** start Text to read **

## Equal treatment in employment cases in Poland 2001-2021

### 1. topic description

In [1]:
id = 4
topicName = 'equal-treatment-pl'
title = """
Equal treatment in employment - court cases in Poland from 2010 to 2021
""".replace('\n',' ').strip()
titlePl = """
Równe traktowanie w zatrudnieniu - sprawy sądowe w Polsce w latach 2010-2021
""".replace('\n',' ').strip()
country = 'Poland'
countryPl = 'Polska'
startYear = 2010
endYear = 2021
description="""
Records of cases for compensation for violation of the 
principles of equal treatment in employment 
in Poland (Article 18 3d of the Labor Code).
Data is collected and published by the Polish
Ministry of Justice (2010-2021). 
""".replace('\n',' ').strip()
descriptionPl="""
Ewidencja spraw o odszkodowanie z tytułu naruszenia 
zasad równego traktowania w zatrudnieniu w Polsce (art. 18 3d Kodeksu Pracy).
Dane opublikowane przez polskie Ministerstwo Sprawiedliwości (2010-2021).
""".replace('\n',' ').strip()
sourceName = "Ministry of Justice (PL)"
sourceNamePl ="Ministerstwo Sprawiedliwości (PL)"
sourceLink="https://isws.ms.gov.pl/pl/baza-statystyczna/opracowania-wieloletnie/"

** end Text to read **

Given problem >> According to the equal-treatment dataset description, who collects and publishes the data? The lines that come next have no role here.

** start Given material **

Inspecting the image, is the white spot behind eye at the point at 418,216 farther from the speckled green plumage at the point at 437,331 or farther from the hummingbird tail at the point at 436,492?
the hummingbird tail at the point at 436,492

** end Given material **

Complete response >> The Polish Ministry of Justice.